TEXTO SELECCIONADO →
# # # #

Hoy estaba saturada la oficina y fuera llovía sin descanso, pero la trabajadora social seguía siendo una y los demandantes aumentaban no sé si por simple coincidencia o porque el tiempo los empujaba a buscar un techo y calor.
Llegó la hora de cierre y hoy no fue posible, allí permanecían dos jóvenes hasta entonces silenciosos pero que de pronto, animados por las palabras que decía un voluntario refiriéndose a las historias tan terribles que se escuchan cada día, uno de ellos se decidió a contarnos su vida:
Huérfano desde temprana edad de padre y madre, con antecedentes de “malas muertes” en la familia; sin familiares que se hicieran cargo de él tiene que ingresar en un centro de menores, donde ya padece algún síntoma de enfermedad psíquica y de nervios; aparentemente recuperado de su enfermedad sale a la calle con dieciocho años, ignorante e inocente frente a la vida que le aguarda. Sale con una paga por minusvalía suficiente para alquilar una habitación, pero la propietaria lo tima y le saca los cuartos en poco tiempo. Poco después se verá obligado a prostituirse, porque el señor que le ofrece una casa no es una casa, sino la casa de “tocamerroque”, y antes que volver a la calle, aguanta un año. De nuevo en la calle, pero tiene suerte, porque la familia de una amiga lo recoge en su casa y lo tratan como uno más de la familia. Todo bien, hasta que él decide buscarse la vida por sí mismo y no ser una carga, encuentra trabajo, y luego una compañera, ya está feliz. No dura mucho sin embargo su felicidad porque su pareja se va con otro y es así como este hombre se viene abajo y se disparan los nervios y tiene que ir al psiquiatra, porque quiere acabar con su vida a toda costa.
“No soporto estar solo. Es que no soporto la soledad” nos confesó varias veces, y está en la calle, de ciudad en ciudad, sin tener reposo ni cariño; y ha venido hasta aquí con un amigo, que está todo callado, mirando con cara de piedad, como asintiendo en todo lo que su compañero dice. De veras que es impresionante comprobar una vez más cómo mira un sin techo por otro sin techo que está en peor situación que él, y más si este sufre algún problema que lo hace más vulnerable.

# # # #

DATOS PROPORCIONADOS →
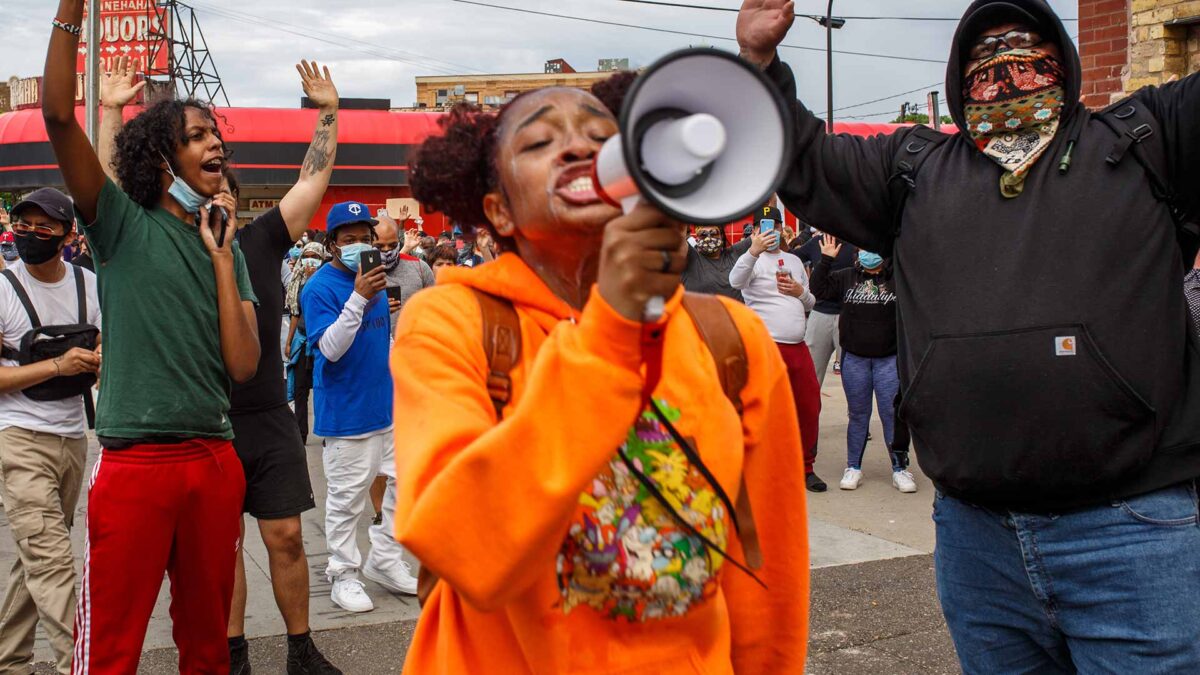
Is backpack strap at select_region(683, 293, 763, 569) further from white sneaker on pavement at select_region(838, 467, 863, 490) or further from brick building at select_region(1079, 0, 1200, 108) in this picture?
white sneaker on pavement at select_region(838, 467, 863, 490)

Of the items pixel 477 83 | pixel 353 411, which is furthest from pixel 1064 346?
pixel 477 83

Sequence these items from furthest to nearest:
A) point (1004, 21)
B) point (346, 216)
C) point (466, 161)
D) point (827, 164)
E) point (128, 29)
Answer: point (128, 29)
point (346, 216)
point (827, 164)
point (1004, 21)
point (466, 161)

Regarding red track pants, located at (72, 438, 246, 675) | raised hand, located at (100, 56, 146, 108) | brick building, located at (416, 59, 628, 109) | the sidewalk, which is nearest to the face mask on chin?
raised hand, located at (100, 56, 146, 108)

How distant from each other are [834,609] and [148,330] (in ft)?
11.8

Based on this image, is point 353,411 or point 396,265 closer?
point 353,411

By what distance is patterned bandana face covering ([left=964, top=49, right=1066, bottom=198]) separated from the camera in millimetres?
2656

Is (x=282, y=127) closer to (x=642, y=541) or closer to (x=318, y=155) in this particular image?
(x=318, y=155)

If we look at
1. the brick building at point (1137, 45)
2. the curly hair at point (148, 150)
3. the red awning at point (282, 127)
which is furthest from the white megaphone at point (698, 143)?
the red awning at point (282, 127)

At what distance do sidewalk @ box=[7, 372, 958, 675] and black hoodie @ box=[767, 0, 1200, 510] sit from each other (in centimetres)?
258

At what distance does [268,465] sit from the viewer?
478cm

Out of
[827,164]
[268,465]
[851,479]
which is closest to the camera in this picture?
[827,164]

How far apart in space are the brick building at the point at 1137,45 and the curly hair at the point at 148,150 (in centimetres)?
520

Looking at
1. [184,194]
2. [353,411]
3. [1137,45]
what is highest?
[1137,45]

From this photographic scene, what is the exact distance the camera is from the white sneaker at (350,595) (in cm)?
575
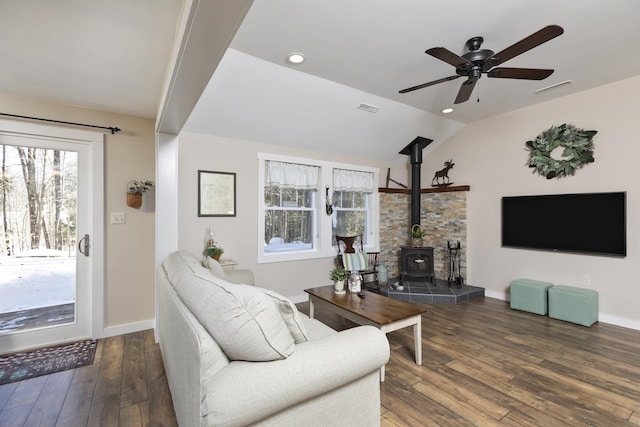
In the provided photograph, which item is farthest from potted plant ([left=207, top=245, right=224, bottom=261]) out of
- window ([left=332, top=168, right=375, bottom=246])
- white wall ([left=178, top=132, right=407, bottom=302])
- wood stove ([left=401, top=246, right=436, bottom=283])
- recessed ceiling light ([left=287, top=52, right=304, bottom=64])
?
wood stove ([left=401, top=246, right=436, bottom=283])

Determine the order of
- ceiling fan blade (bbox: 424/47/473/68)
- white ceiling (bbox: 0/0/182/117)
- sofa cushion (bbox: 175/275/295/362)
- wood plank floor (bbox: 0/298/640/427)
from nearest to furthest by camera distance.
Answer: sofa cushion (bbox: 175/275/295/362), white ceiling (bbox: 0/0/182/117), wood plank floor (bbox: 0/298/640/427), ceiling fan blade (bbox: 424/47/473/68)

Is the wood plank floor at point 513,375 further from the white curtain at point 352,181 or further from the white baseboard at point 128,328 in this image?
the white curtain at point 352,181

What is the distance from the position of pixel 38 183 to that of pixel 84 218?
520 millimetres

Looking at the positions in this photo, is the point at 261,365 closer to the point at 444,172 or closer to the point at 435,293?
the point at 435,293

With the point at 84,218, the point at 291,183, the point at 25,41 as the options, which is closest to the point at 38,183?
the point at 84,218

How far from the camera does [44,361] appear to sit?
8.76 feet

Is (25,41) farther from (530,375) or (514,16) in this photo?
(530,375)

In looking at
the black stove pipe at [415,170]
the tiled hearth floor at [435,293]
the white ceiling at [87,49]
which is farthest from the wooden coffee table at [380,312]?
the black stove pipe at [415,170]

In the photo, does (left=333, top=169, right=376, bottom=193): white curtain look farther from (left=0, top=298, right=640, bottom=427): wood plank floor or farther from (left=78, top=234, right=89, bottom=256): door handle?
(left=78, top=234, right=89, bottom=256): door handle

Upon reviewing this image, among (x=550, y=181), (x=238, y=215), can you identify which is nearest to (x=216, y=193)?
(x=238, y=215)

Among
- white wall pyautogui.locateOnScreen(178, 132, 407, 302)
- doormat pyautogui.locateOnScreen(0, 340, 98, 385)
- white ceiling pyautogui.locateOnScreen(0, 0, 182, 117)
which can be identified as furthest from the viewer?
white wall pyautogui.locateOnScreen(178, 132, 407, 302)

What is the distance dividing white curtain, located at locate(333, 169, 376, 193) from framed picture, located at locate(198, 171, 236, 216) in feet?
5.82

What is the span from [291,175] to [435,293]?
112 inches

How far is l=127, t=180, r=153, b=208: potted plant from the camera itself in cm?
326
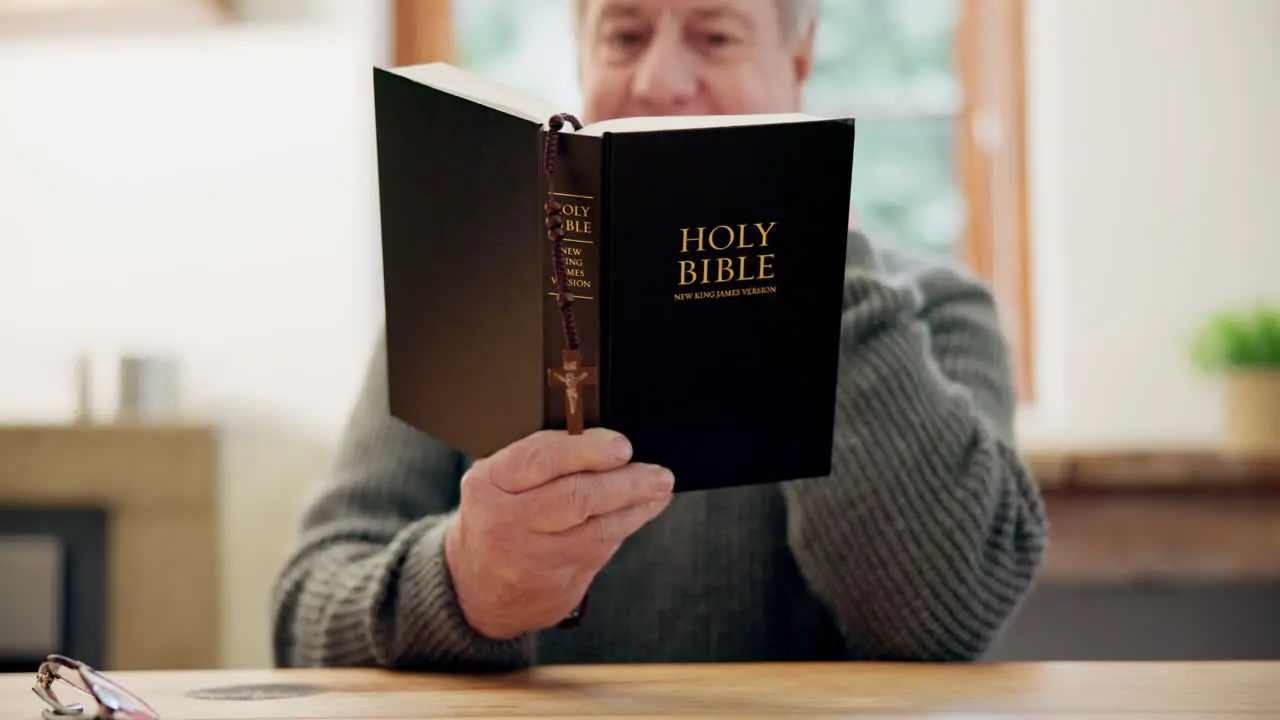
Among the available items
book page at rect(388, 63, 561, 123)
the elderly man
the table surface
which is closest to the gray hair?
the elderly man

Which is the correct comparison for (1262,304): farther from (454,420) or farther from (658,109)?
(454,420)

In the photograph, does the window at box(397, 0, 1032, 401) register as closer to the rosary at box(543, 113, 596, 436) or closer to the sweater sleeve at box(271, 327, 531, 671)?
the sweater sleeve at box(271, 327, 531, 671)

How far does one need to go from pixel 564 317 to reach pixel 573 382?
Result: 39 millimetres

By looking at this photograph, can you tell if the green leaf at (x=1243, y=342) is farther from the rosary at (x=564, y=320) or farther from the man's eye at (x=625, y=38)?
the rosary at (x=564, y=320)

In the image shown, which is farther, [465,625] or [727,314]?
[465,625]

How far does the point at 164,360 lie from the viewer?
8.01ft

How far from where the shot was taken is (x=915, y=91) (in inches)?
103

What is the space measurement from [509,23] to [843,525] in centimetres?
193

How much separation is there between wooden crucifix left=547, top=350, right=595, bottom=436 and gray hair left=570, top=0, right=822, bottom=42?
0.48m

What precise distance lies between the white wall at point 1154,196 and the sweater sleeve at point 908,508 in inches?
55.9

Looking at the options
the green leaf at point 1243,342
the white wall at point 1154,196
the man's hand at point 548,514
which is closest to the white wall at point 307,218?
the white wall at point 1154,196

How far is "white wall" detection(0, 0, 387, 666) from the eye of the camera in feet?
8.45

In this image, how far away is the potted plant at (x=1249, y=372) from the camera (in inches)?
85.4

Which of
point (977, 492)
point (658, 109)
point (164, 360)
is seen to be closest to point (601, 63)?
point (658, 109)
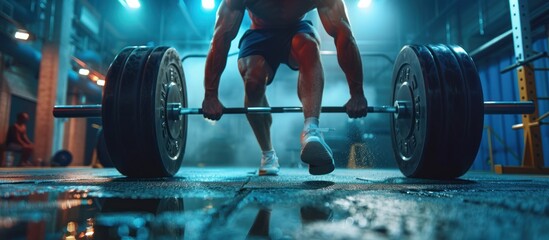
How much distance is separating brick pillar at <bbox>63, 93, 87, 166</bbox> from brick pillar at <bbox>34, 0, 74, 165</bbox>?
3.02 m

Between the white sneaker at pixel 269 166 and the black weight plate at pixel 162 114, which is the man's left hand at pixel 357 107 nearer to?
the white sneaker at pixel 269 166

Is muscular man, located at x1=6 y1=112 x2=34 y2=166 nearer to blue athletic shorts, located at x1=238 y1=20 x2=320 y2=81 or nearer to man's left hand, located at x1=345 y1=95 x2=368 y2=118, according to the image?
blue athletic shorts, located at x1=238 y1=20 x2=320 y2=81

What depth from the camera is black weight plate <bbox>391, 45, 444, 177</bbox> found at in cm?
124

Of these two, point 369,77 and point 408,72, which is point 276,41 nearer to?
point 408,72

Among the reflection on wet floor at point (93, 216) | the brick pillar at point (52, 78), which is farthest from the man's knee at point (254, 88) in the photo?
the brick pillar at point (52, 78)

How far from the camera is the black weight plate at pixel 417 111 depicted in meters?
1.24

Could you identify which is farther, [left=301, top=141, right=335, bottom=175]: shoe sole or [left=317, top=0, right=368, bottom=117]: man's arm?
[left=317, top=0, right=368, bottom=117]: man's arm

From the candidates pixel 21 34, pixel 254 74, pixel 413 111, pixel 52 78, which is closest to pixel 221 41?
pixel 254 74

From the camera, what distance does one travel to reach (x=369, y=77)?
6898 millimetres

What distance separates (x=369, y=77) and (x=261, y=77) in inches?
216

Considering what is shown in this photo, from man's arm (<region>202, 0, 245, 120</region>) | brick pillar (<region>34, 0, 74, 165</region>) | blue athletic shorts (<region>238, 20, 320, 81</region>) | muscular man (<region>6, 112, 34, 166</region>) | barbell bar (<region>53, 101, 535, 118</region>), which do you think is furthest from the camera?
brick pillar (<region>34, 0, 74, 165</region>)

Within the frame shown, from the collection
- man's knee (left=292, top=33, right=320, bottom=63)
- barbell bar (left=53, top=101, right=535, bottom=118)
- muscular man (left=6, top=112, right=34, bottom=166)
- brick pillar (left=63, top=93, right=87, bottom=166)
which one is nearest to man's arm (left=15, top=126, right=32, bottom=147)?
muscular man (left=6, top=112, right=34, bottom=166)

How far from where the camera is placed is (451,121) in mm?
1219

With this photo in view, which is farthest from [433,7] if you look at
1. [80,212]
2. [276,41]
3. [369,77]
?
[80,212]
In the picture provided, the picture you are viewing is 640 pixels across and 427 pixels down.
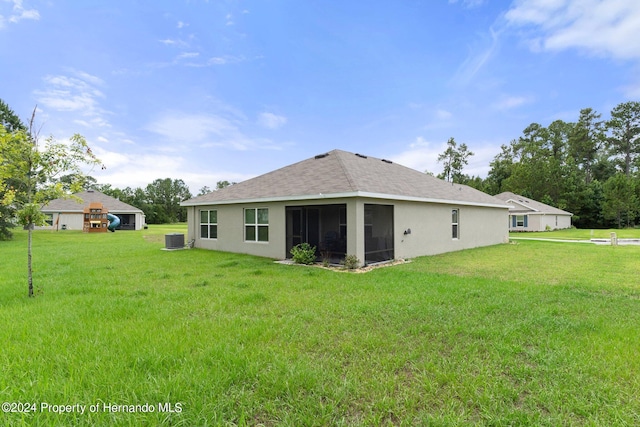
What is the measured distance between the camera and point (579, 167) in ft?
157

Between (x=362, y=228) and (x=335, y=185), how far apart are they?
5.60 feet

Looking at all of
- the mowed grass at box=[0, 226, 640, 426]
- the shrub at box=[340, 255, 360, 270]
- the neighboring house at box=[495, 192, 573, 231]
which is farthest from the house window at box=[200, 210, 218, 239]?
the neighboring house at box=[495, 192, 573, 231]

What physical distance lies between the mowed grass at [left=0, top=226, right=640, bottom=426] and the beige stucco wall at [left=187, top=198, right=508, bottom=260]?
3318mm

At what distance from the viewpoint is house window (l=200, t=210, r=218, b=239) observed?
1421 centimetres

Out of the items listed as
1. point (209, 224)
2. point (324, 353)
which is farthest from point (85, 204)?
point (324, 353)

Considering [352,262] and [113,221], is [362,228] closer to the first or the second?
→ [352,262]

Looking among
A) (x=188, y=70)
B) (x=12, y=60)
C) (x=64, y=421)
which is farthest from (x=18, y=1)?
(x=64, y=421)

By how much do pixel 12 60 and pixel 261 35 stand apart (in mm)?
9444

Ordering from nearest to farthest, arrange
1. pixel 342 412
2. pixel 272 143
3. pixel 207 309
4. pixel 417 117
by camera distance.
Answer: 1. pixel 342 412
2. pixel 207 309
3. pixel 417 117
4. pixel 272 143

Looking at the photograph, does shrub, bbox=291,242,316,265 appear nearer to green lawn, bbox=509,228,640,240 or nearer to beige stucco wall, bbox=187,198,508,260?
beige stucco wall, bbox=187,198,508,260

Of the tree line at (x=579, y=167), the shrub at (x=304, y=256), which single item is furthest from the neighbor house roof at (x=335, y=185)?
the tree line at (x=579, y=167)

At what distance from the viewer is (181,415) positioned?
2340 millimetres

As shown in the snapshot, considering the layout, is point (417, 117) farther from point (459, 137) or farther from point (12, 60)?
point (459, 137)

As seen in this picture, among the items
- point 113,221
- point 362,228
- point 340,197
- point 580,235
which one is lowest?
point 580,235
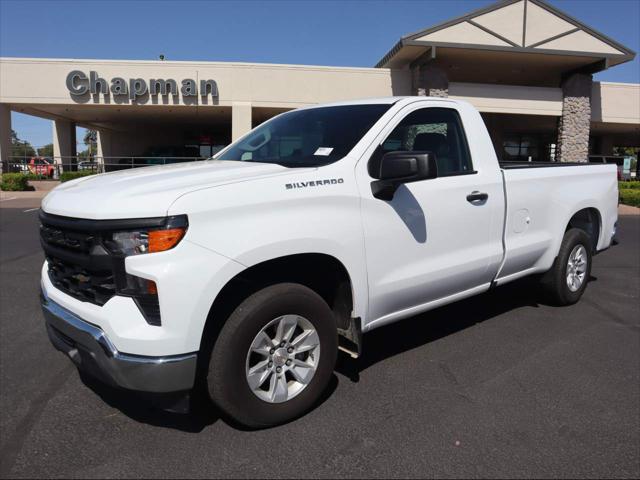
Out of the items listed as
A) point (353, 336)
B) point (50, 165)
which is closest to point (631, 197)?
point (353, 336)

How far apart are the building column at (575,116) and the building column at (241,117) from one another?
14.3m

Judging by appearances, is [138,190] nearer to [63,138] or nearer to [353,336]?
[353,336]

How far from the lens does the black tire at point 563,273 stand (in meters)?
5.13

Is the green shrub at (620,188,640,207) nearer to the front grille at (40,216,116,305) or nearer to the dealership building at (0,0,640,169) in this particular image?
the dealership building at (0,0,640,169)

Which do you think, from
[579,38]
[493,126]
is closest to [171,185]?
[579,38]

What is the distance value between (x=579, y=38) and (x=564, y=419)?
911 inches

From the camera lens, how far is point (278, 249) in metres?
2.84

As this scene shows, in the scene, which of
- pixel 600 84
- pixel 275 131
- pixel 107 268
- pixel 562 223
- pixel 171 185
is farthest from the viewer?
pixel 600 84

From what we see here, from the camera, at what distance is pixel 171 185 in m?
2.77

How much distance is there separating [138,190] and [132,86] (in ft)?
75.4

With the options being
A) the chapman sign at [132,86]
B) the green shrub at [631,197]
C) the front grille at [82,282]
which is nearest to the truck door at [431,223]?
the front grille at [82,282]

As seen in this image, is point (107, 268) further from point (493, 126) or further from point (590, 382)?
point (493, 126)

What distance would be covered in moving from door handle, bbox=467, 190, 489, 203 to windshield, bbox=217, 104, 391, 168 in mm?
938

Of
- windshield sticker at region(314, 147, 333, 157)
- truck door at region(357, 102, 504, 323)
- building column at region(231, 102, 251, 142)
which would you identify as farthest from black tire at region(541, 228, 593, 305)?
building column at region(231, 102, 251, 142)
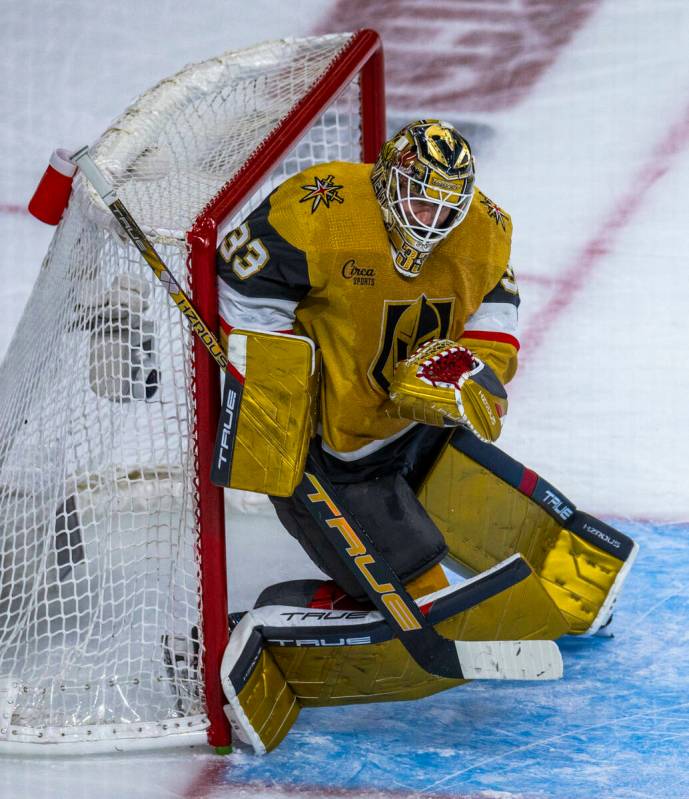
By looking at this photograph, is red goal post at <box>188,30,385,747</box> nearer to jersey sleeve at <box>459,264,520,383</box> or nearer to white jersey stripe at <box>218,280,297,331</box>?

# # # #

INSTRUCCIONES →
A. Responda brevemente, según el texto seleccionado:
(i) ¿Qué tiempo hacía fuera de la oficina?
(ii) ¿A qué edad sale el joven del centro de menores?
(iii) ¿Cuánto tiempo aguanta en la casa que le ofrece el señor?
B. Reproduzca literalmente el fragmento del texto seleccionado que se abre con las palabras "Hoy estaba saturada" y se cierra con "techo y calor.".

RESPUESTAS A CONTINUACIÓN →
A.
(i) Llovía sin descanso.
(ii) A los dieciocho años.
(iii) Un año.

B.
Hoy estaba saturada la oficina y fuera llovía sin descanso, pero la trabajadora social seguía siendo una y los demandantes aumentaban no sé si por simple coincidencia o porque el tiempo los empujaba a buscar un techo y calor.